## Short problem
Copy the records word for word, starting at the line that contains "At what distance" and continuing through the end of the records.

## Data for processing
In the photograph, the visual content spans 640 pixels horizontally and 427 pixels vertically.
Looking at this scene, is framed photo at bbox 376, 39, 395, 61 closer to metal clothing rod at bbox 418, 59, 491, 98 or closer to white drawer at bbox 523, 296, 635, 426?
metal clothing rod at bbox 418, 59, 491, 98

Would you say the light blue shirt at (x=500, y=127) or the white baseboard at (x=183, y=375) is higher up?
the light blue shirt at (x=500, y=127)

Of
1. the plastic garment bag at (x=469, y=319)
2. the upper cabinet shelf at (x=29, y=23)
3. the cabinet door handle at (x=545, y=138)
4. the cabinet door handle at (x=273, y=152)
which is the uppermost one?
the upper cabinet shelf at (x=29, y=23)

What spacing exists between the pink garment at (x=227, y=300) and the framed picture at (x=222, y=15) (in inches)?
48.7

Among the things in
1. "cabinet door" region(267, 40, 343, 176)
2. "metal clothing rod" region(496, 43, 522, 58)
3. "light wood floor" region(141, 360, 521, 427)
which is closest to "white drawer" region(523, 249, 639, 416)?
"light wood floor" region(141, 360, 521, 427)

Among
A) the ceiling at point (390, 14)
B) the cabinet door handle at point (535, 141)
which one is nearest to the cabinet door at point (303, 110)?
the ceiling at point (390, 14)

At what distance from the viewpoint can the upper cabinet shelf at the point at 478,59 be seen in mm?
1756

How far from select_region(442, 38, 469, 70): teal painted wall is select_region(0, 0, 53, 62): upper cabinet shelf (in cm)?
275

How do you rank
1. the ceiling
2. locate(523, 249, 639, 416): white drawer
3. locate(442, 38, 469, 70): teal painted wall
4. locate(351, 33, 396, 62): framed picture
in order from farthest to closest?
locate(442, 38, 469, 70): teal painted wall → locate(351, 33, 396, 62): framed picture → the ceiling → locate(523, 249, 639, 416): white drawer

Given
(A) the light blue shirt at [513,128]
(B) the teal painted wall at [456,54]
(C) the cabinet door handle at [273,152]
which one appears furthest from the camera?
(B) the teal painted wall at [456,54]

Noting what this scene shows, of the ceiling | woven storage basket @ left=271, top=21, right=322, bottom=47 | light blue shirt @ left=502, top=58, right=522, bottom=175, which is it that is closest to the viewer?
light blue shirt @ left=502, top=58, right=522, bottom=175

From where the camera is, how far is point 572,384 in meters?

## Final result
At what distance from the viewpoint can the upper cabinet shelf at the point at 478,59 be seen in mm?
1756

How far from select_region(442, 38, 469, 70): teal painted wall is select_region(0, 0, 53, 62): upper cabinet shelf (in cm)?
275

How do you rank
1. the ceiling
2. locate(523, 249, 639, 416): white drawer
3. locate(442, 38, 469, 70): teal painted wall
4. locate(351, 33, 396, 62): framed picture
in order from farthest to closest?
locate(442, 38, 469, 70): teal painted wall → locate(351, 33, 396, 62): framed picture → the ceiling → locate(523, 249, 639, 416): white drawer

Given
(A) the light blue shirt at [513,128]
(B) the teal painted wall at [456,54]
(C) the cabinet door handle at [273,152]
which one appears furthest from the camera?
(B) the teal painted wall at [456,54]

Noting what this scene shows, of the ceiling | woven storage basket @ left=271, top=21, right=322, bottom=47 | light blue shirt @ left=502, top=58, right=522, bottom=175, which is it that is closest to the viewer?
light blue shirt @ left=502, top=58, right=522, bottom=175

From where the camera is, how far is point 572,384 in meters?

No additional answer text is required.